### [Task objective]
From the forum thread on iota and slices, reproduce word for word everything from "On Monday, 16" down to "millions of them.".

### [Page extract]
______________________________
On Monday, 16 May 2016 at 23:01:44 UTC, ag0aep6g wrote:
On 05/17/2016 12:53 AM, Alex wrote:
Just as the reality (in my head) is: you can count something
without
having written the natural numbers before you start to count...
iota does that, too. A iota struct doesn't store all the
numbers it will emit. Just like a slice, a iota struct stores
two numbers: the first and the amount of numbers. Iterating
over it means counting, not reading pre-generated numbers from
a list.
Especially, I don't have to create some strange structs
containing just
a number, as I expect to have some millions of them.
Some million slices will take just as much space as some
million iota structs. Storing a slice isn't free. If you create
the slices on the fly, you can do that with iota too. No need
to store them beforehand.
the space is the same, yes...
Added this to my test:
import std.conv : to;
import std.datetime;
size_t aM = 5; size_t bM = 80;
void f1() {auto io = iota(aM,bM);}
void f2() {auto sl = testFunc(arr, aM ,bM);}
auto r = benchmark!(f1, f2)(100_000);
auto f0Result = to!Duration(r[0]); // time f1 took to run 10,000
times
auto f1Result = to!Duration(r[1]); // time f2 took to run 10,000
times
writeln("f1: ", f0Result);
writeln("f2: ", f1Result);
with dmd test44.d -release
the results are:
f1: 692 μs and 7 hnsecs
f2: 379 μs and 1 hnsec
______________________________
### [Provided material]

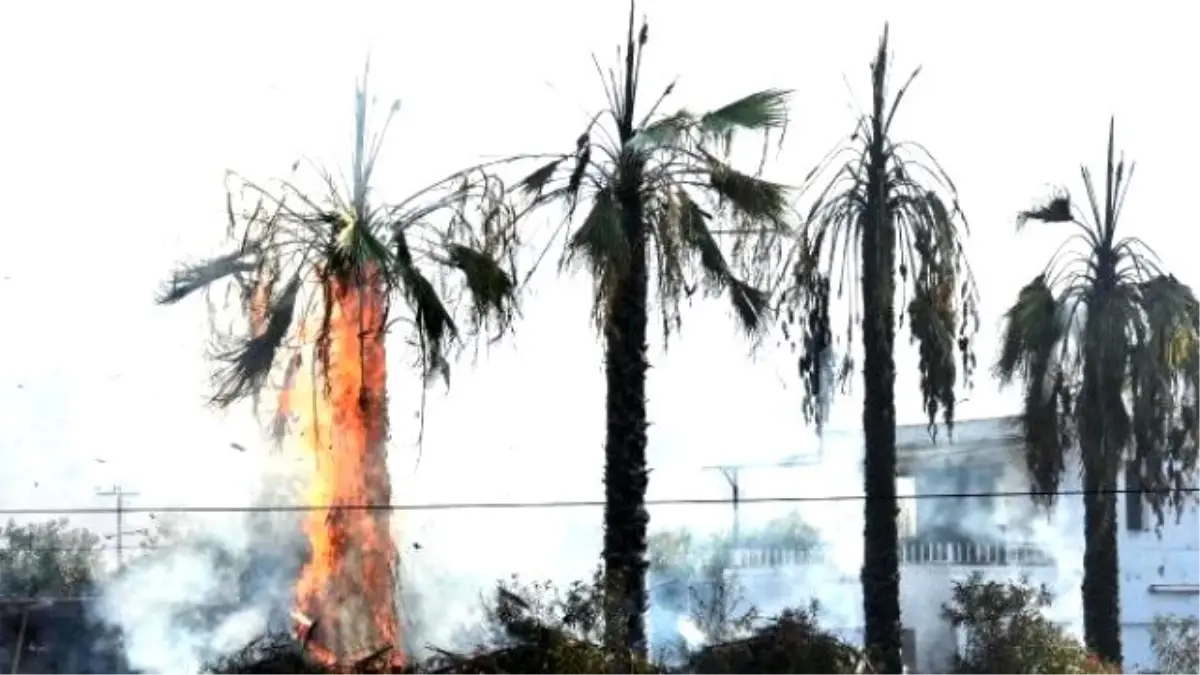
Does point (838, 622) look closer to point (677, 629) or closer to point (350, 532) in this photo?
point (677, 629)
______________________________
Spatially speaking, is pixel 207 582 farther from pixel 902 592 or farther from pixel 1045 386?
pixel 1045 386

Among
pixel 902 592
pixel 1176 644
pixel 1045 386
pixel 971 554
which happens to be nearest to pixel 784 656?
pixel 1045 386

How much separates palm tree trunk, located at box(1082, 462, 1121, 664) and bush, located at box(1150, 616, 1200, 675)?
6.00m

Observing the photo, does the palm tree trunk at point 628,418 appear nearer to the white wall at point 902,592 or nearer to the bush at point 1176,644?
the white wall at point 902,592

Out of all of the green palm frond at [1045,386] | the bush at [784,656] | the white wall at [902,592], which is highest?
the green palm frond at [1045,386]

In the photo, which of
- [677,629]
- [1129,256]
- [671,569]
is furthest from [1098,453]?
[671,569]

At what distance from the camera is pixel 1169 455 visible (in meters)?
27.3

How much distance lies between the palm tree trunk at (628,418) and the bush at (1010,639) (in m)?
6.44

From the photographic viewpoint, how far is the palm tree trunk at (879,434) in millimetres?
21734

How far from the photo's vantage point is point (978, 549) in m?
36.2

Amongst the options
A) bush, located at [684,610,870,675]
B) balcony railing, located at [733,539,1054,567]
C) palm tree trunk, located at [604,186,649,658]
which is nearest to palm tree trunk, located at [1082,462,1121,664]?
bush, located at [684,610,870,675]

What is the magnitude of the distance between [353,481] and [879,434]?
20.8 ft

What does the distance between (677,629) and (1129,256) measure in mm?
______________________________
### [Complete output]
On Monday, 16 May 2016 at 23:01:44 UTC, ag0aep6g wrote:
On 05/17/2016 12:53 AM, Alex wrote:
Just as the reality (in my head) is: you can count something
without
having written the natural numbers before you start to count...
iota does that, too. A iota struct doesn't store all the
numbers it will emit. Just like a slice, a iota struct stores
two numbers: the first and the amount of numbers. Iterating
over it means counting, not reading pre-generated numbers from
a list.
Especially, I don't have to create some strange structs
containing just
a number, as I expect to have some millions of them.